3.24. Het hof is van oordeel dat er het onderhavige geval aanleiding is om de onderhoudsverplichting van de man te limiteren tot vijf jaar na inschrijving van de echtscheidingsbeschikking in de registers van de burgerlijke stand. Uit het huwelijk van partijen zijn geen kinderen geboren en partijen zijn reeds medio augustus 2008 feitelijk uit elkaar gegaan. Bij een normaal verloop van de echtscheidingsprocedure had de echtscheidingsbeschikking van 19 december 2008 binnen vijf jaar na de huwelijkssluiting op 22 augustus 2004 kunnen zijn ingeschreven en zou op grond van artikel 1:157 lid 6 BW de
onderhoudsverplichting van de man van rechtswege niet langer dan vijf jaren hebben geduurd. Nu de vrouw echter hoger beroep heeft ingesteld tegen de gehele beschikking van de rechtbank, waaronder de beslissing tot echtscheiding, en zij na afwijzing van een tweede verzoek tot uitstel van de mondelinge behandeling een verzoek tot wraking van de behandelende raadsheren heeft ingesteld, kan de hierdoor ontstane vertraging van de inschrijving van de echtscheidingsbeschikking niet voor rekening van de man worden gebracht. Gezien het voorgaande zal het hof het verzoek van de man tot limitering van zijn onderhoudsverplichting toewijzen.

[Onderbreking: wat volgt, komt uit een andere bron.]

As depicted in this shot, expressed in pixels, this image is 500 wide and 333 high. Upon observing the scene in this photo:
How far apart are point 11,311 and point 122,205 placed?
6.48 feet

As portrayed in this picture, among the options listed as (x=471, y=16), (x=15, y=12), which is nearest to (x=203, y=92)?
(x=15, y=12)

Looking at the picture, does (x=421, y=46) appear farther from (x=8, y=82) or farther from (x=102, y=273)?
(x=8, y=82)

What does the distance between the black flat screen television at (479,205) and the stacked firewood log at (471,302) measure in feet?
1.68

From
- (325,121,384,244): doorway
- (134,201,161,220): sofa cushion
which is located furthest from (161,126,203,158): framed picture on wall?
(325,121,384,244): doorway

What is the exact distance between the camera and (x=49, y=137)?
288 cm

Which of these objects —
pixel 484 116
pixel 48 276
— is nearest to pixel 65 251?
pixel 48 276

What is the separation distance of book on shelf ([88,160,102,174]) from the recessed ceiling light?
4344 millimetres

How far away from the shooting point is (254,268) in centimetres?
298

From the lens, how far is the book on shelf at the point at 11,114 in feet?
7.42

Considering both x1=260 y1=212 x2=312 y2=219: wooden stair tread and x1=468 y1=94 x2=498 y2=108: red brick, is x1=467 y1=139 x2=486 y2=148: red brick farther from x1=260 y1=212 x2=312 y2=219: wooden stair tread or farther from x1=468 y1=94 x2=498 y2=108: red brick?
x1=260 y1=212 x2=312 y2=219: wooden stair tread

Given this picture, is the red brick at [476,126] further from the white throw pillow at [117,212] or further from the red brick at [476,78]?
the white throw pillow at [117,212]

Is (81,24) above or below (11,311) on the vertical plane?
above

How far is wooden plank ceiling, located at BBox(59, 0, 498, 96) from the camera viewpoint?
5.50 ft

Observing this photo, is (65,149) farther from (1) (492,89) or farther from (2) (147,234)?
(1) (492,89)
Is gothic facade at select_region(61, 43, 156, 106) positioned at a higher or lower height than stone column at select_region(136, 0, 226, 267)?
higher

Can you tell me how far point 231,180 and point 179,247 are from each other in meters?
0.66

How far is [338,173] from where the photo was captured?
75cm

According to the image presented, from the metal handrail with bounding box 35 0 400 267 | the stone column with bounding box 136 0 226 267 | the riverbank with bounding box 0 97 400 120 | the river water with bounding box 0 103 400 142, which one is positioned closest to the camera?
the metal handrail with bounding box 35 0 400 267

3.25. Op grond van het voorgaande dient de beschikking waarvan beroep gedeeltelijk te worden vernietigd.
4. De beslissing
Het hof:
vernietigt de beschikking van de rechtbank Breda van 19 december 2008, zoals verbeterd bij herstelbeschikking van de rechtbank Breda van 23 april 2009, doch uitsluitend voor zover daarin is bepaald dat de man de huurder zal zijn van de echtelijke woning aan de [adres A.] te [plaatsnaam];
en in zoverre opnieuw rechtdoende:
bepaalt dat de vrouw, vanaf de datum dat de echtscheidingsbeschikking wordt ingeschreven in de registers van de burgerlijke stand, de huurder zal zijn van de echtelijke woning aan de [adres A.] te [plaatsnaam];
bepaalt dat de man jegens de vrouw bevoegd is de bewoning van de woning aan de [adres B.] te [plaatsnaam] en het gebruik van de bij deze woning behorende zaken gedurende zes maanden na de inschrijving van de echtscheidingsbeschikking voort te zetten;
bepaalt dat de verplichting tot levensonderhoud van de man jegens de vrouw eindigt vijf jaren na inschrijving van de echtscheidingsbeschikking in de registers van de burgerlijke stand;
bekrachtigt de beschikking waarvan beroep voor het overige;
wijst af het meer of anders verzochte.
Deze beschikking is gegeven door mrs. Bijleveld-van der Slikke, Van Teeffelen en Philips en in het openbaar uitgesproken op 1 december 2009.